Aku menatap otot di punggungnya yang naik turun sampai akhirnya jatuh tertidur.

Aku bangun dengan rasa sakit dan nyeri di tubuhku. Aku mengernyit saat bangkit untuk duduk, sambil memegangi tulang rusukku, dan berjalan menuju kaca kecil yang tergantung di dinding. Aku sedikit terlalu pendek untuk melihat bayanganku, tapi jika berjinjit, aku bisa melihat wajahku. Seperti yang kuduga, ada memar kebiruan di pipiku. Aku tak suka dengan kenyataan masuk ke ruang makan seperti ini, tapi instruksi Four terus terngiang. Aku harus memperbaiki pertemananku. Aku butuh perlindungan dengan cara kelihatan lemah.

Kugulung rambutku ke belakang. Pintu terbuka dan Four melangkah masuk. Ia membawa handuk dan rambutnya berkilau basah oleh air mandi. Ada ketegangan menggeliat di perutku dan aku sedikit melihat tubuhnya saat ia mengangkat tangannya  untuk mengeringkan rambut. Aku memaksakan diri untuk melihat wajahnya.
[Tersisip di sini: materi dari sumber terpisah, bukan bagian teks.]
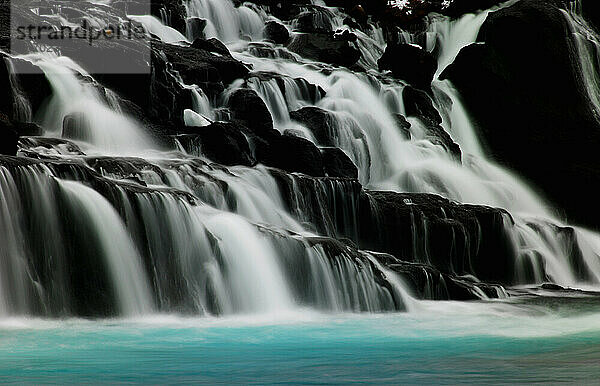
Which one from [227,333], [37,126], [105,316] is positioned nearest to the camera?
[227,333]

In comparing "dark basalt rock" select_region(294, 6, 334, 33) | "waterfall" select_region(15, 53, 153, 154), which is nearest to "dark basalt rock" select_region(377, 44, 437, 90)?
"dark basalt rock" select_region(294, 6, 334, 33)

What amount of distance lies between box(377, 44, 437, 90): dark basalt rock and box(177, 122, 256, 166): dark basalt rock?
968cm

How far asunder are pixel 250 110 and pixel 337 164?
230 cm

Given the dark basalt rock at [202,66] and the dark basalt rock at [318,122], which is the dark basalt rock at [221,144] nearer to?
the dark basalt rock at [318,122]

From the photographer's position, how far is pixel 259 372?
600cm

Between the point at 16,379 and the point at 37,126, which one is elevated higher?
the point at 37,126

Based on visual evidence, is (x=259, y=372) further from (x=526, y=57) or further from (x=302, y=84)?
(x=526, y=57)

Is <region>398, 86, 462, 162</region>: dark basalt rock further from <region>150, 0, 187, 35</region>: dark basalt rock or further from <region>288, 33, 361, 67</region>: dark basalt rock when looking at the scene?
<region>150, 0, 187, 35</region>: dark basalt rock

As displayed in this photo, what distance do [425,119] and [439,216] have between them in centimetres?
723

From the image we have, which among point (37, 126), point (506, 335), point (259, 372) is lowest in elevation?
point (506, 335)

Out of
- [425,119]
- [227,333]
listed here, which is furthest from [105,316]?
[425,119]

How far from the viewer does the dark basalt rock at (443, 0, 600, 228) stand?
2339 centimetres

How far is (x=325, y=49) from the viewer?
2597cm

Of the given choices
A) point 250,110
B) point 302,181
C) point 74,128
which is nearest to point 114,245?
point 302,181
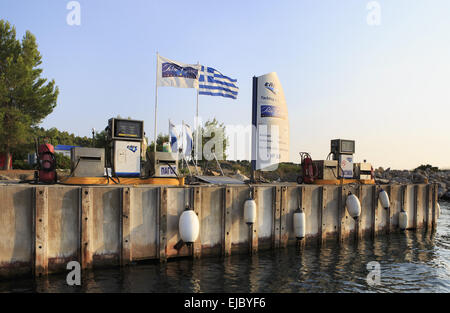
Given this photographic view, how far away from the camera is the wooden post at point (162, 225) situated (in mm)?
11305

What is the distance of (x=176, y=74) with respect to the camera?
19328 millimetres

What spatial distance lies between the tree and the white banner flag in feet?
79.0

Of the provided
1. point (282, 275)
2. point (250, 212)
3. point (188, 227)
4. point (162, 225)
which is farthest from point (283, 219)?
point (162, 225)

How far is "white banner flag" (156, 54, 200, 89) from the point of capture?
1884cm

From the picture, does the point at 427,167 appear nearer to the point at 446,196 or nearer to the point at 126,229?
the point at 446,196

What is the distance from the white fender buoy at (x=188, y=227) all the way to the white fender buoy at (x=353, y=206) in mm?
8270

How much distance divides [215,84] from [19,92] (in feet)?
87.2
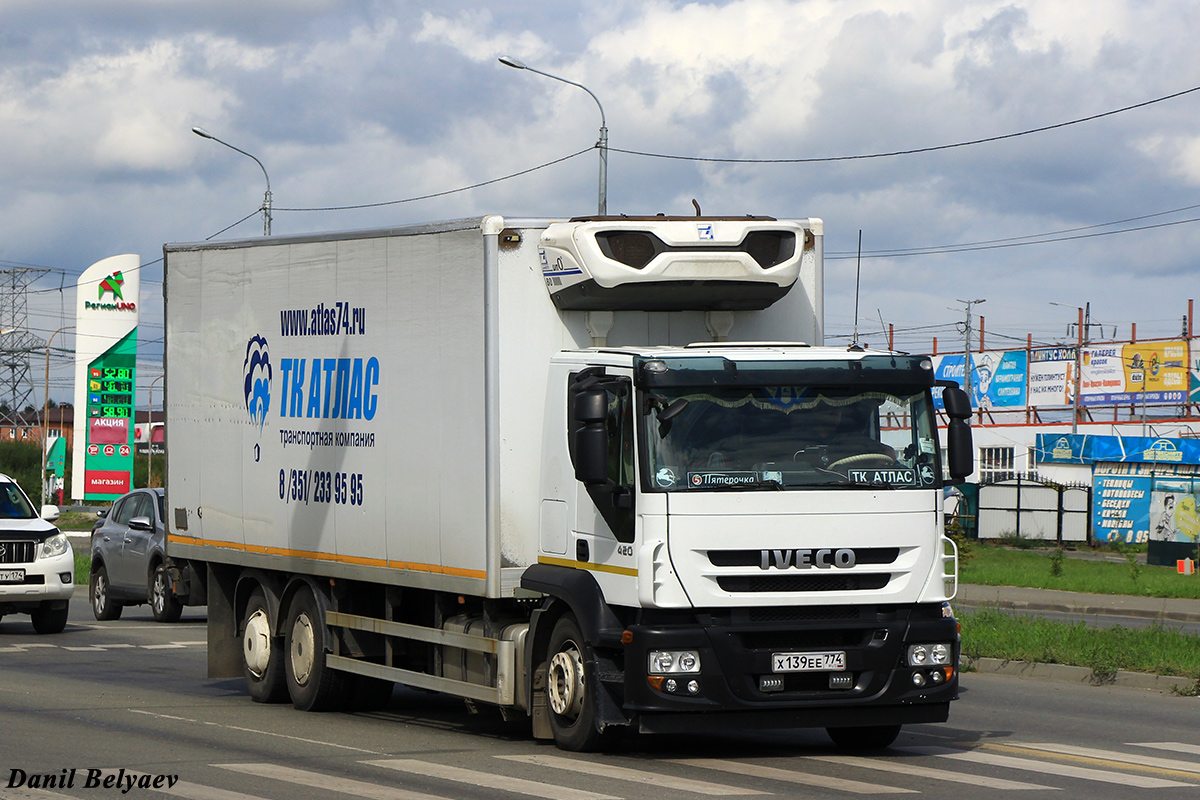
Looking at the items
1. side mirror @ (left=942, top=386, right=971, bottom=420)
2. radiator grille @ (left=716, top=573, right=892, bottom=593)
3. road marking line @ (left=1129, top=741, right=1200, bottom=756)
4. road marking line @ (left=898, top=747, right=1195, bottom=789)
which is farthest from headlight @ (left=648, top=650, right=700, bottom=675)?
road marking line @ (left=1129, top=741, right=1200, bottom=756)

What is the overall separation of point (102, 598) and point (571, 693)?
15580mm

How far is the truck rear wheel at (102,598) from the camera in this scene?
76.8 feet

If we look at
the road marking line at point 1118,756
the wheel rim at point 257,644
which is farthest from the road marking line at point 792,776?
the wheel rim at point 257,644

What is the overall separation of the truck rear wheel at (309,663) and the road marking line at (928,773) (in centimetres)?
411

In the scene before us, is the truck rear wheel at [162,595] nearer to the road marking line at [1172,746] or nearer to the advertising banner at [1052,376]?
the road marking line at [1172,746]

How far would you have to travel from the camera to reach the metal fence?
48.5m

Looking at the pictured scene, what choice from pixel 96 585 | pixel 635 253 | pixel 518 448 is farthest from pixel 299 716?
pixel 96 585

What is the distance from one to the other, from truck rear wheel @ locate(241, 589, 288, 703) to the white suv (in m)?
7.32

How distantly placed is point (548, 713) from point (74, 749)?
2965 millimetres

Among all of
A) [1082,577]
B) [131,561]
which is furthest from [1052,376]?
[131,561]

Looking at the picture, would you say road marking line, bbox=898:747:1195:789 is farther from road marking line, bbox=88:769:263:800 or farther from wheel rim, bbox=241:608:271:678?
wheel rim, bbox=241:608:271:678

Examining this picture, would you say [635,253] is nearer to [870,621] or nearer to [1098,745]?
[870,621]

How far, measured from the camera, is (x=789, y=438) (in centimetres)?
955

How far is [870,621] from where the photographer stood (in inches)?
374
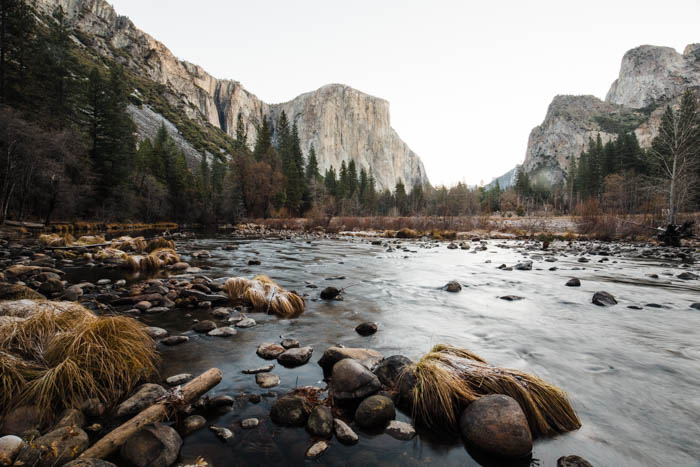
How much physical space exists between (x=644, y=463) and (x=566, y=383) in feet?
4.32

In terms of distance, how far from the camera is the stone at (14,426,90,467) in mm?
1941

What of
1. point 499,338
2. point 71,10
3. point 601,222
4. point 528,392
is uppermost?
point 71,10

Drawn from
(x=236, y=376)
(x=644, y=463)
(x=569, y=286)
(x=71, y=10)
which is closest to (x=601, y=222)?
(x=569, y=286)

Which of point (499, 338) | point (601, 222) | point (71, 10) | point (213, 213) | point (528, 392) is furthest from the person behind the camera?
point (71, 10)

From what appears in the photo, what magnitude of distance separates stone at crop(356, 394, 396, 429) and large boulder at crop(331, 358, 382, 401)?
0.69 feet

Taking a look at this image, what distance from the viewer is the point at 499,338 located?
17.3 feet

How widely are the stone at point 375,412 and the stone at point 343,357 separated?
0.90 meters

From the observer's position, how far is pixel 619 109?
18200cm

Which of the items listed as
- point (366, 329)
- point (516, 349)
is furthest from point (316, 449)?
point (516, 349)

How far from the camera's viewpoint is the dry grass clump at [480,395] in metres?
2.77

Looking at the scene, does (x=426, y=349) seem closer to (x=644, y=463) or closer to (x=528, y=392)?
(x=528, y=392)

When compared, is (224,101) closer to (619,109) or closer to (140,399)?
(140,399)

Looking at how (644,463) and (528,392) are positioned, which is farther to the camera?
(528,392)

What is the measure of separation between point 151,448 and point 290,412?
3.55ft
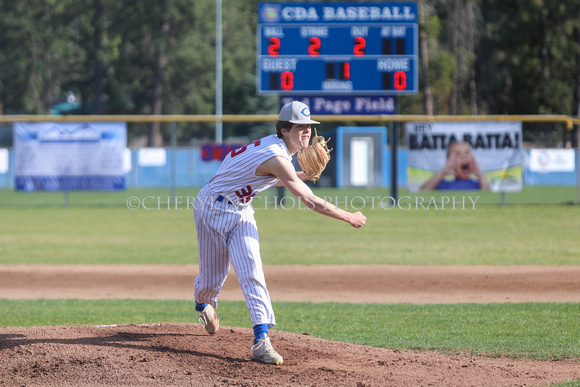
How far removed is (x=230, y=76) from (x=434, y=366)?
1814 inches

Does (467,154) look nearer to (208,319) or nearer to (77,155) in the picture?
(77,155)

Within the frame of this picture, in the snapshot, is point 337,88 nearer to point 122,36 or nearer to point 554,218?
point 554,218

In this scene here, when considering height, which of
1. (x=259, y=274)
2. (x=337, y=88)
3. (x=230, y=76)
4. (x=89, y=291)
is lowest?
(x=89, y=291)

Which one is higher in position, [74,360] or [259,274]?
[259,274]

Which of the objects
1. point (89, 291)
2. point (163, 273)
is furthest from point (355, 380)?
point (163, 273)

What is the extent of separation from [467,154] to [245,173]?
1597 cm

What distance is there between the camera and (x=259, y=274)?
16.1ft

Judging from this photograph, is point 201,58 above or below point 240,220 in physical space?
above

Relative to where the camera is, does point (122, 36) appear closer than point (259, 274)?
No

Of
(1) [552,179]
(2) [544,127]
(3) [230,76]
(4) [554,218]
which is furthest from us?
(3) [230,76]

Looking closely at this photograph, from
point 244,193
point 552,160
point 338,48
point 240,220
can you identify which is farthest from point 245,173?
point 552,160

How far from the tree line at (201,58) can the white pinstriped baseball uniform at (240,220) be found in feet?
122

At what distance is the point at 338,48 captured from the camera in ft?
64.3

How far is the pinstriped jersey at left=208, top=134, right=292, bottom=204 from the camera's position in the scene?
4863mm
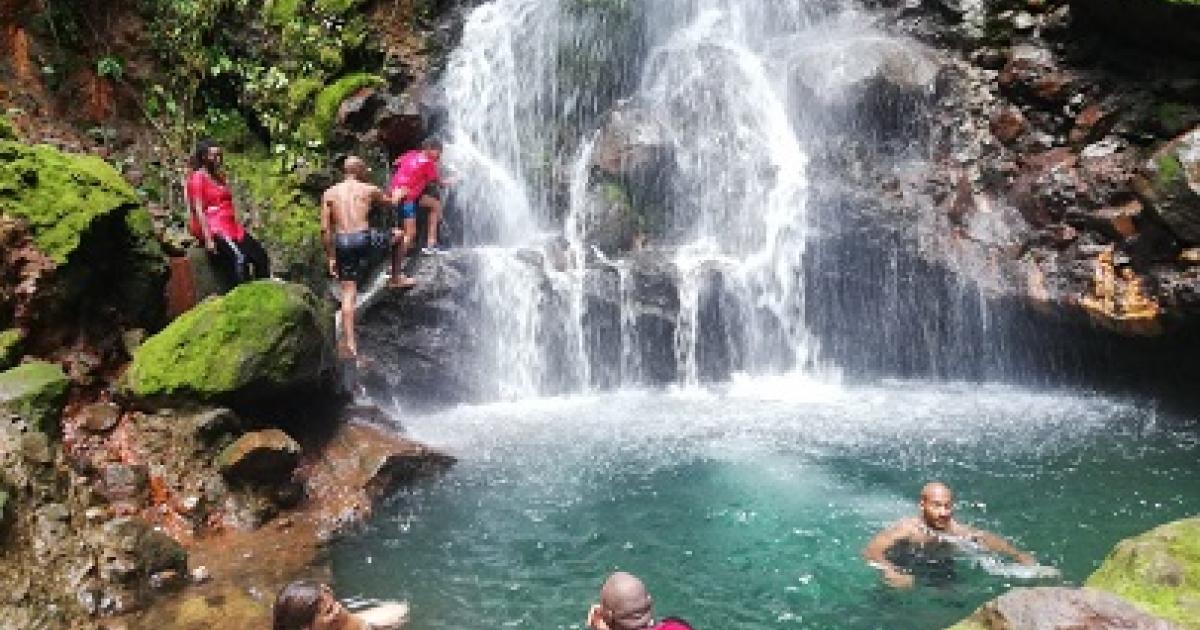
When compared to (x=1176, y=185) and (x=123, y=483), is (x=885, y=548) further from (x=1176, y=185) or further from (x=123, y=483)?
(x=123, y=483)

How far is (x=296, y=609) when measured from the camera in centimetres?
483

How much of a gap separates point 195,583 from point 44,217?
4.18 m

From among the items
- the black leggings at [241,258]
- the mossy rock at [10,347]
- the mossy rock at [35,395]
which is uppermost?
the black leggings at [241,258]

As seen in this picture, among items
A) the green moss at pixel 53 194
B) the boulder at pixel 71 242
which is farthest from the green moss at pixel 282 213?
the green moss at pixel 53 194

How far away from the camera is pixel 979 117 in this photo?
14742 mm

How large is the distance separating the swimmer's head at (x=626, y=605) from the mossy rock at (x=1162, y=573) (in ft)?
8.10

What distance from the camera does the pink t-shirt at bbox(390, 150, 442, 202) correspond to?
1283 centimetres

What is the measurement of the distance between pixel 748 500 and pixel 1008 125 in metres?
8.32

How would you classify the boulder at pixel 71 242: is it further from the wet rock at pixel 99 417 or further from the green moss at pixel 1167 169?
the green moss at pixel 1167 169

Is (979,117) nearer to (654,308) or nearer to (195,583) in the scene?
(654,308)

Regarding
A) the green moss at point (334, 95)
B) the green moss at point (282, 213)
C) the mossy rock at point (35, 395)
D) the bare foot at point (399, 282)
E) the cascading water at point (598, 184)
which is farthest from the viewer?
the green moss at point (334, 95)

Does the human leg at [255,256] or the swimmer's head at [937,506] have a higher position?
the human leg at [255,256]

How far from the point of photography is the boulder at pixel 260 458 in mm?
8922

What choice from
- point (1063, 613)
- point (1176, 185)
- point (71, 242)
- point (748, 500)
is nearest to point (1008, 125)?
point (1176, 185)
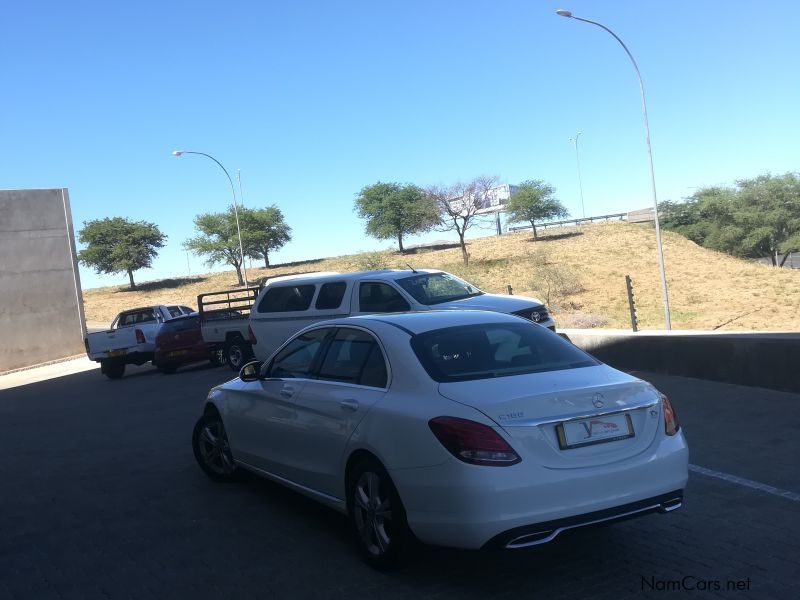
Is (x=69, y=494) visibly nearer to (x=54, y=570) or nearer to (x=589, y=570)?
(x=54, y=570)

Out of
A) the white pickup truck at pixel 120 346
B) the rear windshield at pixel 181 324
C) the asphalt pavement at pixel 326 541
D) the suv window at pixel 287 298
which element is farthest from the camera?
the white pickup truck at pixel 120 346

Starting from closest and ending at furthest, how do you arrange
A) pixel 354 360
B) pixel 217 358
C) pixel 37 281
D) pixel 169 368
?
pixel 354 360
pixel 217 358
pixel 169 368
pixel 37 281

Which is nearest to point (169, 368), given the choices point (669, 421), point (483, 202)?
point (669, 421)

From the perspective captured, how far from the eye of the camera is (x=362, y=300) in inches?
549

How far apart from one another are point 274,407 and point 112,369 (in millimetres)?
17585

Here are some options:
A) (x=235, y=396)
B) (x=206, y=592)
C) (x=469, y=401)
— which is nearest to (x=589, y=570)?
(x=469, y=401)

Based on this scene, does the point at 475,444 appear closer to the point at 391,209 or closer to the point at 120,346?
the point at 120,346

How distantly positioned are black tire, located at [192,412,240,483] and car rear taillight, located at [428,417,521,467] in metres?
3.31

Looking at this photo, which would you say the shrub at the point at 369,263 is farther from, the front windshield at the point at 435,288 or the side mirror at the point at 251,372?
the side mirror at the point at 251,372

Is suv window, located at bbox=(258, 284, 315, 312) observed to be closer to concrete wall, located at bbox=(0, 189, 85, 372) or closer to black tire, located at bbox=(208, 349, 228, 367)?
black tire, located at bbox=(208, 349, 228, 367)

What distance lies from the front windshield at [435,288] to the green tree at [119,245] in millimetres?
56415

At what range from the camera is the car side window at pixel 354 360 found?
5117 millimetres

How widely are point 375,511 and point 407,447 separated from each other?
1.91ft

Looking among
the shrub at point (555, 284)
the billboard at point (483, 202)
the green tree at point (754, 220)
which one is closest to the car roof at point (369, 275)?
the shrub at point (555, 284)
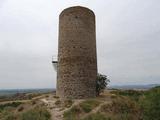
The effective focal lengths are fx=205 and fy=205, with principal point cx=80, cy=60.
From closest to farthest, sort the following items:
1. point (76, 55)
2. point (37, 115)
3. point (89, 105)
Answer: point (37, 115), point (89, 105), point (76, 55)

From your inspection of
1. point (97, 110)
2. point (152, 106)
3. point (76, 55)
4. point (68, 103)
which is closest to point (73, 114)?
point (97, 110)

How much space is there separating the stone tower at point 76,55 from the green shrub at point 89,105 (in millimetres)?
2030

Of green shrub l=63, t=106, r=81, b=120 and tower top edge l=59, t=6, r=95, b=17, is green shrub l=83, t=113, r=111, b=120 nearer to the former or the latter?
green shrub l=63, t=106, r=81, b=120

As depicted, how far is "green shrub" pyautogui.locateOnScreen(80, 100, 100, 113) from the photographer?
15167 mm

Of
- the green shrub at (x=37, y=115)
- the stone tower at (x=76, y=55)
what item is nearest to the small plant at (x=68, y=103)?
the stone tower at (x=76, y=55)

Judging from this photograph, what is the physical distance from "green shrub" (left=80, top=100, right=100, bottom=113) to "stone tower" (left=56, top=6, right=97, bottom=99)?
6.66 feet

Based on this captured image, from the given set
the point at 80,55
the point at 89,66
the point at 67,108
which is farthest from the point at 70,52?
the point at 67,108

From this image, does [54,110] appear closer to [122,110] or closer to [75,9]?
[122,110]

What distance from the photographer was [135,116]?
46.5ft

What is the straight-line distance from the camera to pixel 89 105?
15.8m

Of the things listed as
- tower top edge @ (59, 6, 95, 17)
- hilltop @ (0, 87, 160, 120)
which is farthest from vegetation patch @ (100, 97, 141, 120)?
tower top edge @ (59, 6, 95, 17)

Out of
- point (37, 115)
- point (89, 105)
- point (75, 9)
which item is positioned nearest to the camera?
point (37, 115)

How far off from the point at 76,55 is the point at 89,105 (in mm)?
5016

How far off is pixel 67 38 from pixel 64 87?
4544 mm
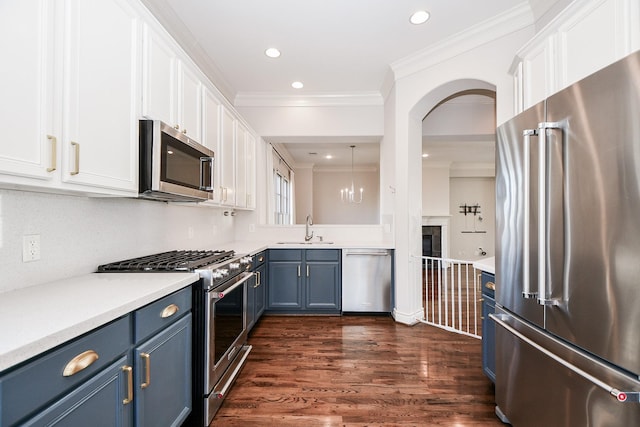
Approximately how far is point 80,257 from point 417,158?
3.23 metres

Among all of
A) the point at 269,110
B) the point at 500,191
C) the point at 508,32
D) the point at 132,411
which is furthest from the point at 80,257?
the point at 508,32

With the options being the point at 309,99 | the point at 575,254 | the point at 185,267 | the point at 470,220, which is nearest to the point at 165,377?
the point at 185,267

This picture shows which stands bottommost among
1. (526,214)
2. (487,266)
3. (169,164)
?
(487,266)

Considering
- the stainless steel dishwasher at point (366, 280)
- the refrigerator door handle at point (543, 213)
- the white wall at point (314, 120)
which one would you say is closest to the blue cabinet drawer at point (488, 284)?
the refrigerator door handle at point (543, 213)

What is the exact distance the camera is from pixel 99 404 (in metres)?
1.01

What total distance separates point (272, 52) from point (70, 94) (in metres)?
2.28

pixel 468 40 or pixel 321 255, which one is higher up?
pixel 468 40

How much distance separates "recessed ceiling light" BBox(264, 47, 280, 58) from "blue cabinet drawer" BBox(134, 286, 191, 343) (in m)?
2.50

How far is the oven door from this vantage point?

“Hai,” sapaku. Suaraku terdengar kaku. Kuharap sebaliknya.

Ia menyentuh pipiku yang memar dengan ujung jarinya. “Tidak buruk,” ujarnya. “Bagaimana kepalamu?”

“Baik,” ujarku. Aku bohong—kepalaku berdenyut-denyut. Kusentuh benjol di kepalaku dan rasa nyeri langsung menusuk kulit kepalaku. Bisa jadi lebih buruk. Aku bisa saja berakhir mengapung di sungai.

Setiap otot di tubuhku menegang saat tangannya menyentuh samping tubuhku, tepat di mana aku ditendang. Ia melakukannya dengan santai, tapi aku tak bisa bergerak.

“Dan di samping sini?” tanyanya dengan suara rendah.

“Sakit kalau aku menarik napas.”

Ia tersenyum. “Tak banyak yang bisa kau lakukan.”

“Peter mungkin akan mengadakan pesta kalau aku mati.”

“Ya,” ujarnya, “aku baru mau datang kalau ada kue.”

Aku tertawa, lalu mengernyit. Tangan Four menyentuh rusukku untuk meredakan sakitnya. Ia perlahan menggerakkan tangannya. Ujung jemarinya membelai sisi tubuhku. Saat jemarinya terangkat, ada rasa sakit di dadaku. Begitu saat ini berakhir, aku harus mengingat apa yang terjadi semalam. Dan, aku ingin berada di sini bersamanya.

Four mengangguk ringan dan melangkah keluar mendahuluiku.

“Aku akan masuk duluan,” ujarnya saat kami berdiri di luar ruang makan. “Sampai ketemu lagi, Tris.”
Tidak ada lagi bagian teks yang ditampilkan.